*Daftar Tugas*.
A - Sebutkan semua nama geografis (kota, jalan, atau kawasan) yang muncul dalam berita tentang perusakan tugu Dayok Mirah, masing-masing cukup sekali.
B - Tentukan apakah setiap pernyataan berikut sesuai dengan berita tentang perusakan tugu Dayok Mirah. Jawab ya atau tidak, lalu kutip kata-kata penentunya dari berita itu. (i) Tugu Dayok Mirah berdiri di Jalan Medan simpang Rambung Merah. (ii) Perusakan tugu dilakukan oleh anggota Timsus Dayok Mirah. (iii) Berita itu menyebut tugu tersebut hanya benda mati di ruang publik.
C - Tolong lanjutkan berita tentang perusakan tugu Dayok Mirah mulai dari kalimat terakhirnya.

*Bagian Dokumen*.
※ ※ ※

Pematangsiantar, Sinata.id – Perusakan tugu Dayok Mirah di Pematangsiantar oleh orang tak dikenal (OTK) diartikan bukan sekadar vandalisme biasa. Tetapi seenggaknya bisa lihat lebih dalam sebagai simbol perlawanan terhadap nilai dan semangat yang diusung oleh tugu tersebut, terutama dalam konteks kerja Tim Khusus atau Timsus Dayok Mirah Polres Pematangsiantar yang selama ini dikenal sigap dalam memburu para pengganggu kamtibmas.
Tugu Dayok Mirah yang terpasang di Jalan Medan simpang Rambung Merah, bukan hanya benda mati yang berdiri di ruang publik. Ia adalah representasi budaya dan simbol kehormatan.

※ ※ ※

*Cuplikan Data*.
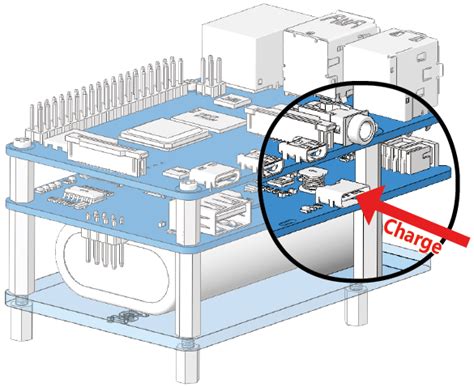 Charge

※ ※ ※

*Jawaban Anda*.
A - Pematangsiantar, Jalan Medan, Rambung Merah

B -
(i) Ya: "Tugu Dayok Mirah yang terpasang di Jalan Medan simpang Rambung Merah"
(ii) Tidak: "oleh orang tak dikenal (OTK)"
(iii) Tidak: "bukan hanya benda mati yang berdiri di ruang publik"

C -
Ketika tugu ini dirusak, ada pesan yang hendak disampaikan oleh pelaku—bahwa simbol semangat dan perjuangan itu ingin dihapus, dilemahkan, bahkan ditertawakan.
“Ini bukan sekadar aksi iseng, tetapi bisa dibaca sebagai bentuk teror simbolik terhadap Timsus Dayok Mirah yang kerap mengusik kenyamanan para pelaku kejahatan,” kata pemerhati publik, Azhari Nasution.
Menurutnya, tim ini tidak hanya bekerja dalam senyap, tapi juga memberi dampak nyata. Banyak perusak kenyamanan yang berhasil mereka bongkar, dan tentu saja, keberadaan mereka bukan tanpa musuh. Maka, tidak mengherankan jika ada pihak-pihak tertentu yang merasa terganggu dengan eksistensi dan efektivitas tim ini, hingga memilih jalan pengecut: menyerang simbolnya.
“Kepolisian harus memandang serius peristiwa ini. Menemukan pelaku perusakan bukan hanya soal merestorasi fisik tugu, melainkan juga memulihkan martabat dan semangat yang terkandung di dalamnya. Tindakan ini adalah ujian terhadap komitmen aparat dalam menjaga kehormatan institusi dan budaya,” ujarnya.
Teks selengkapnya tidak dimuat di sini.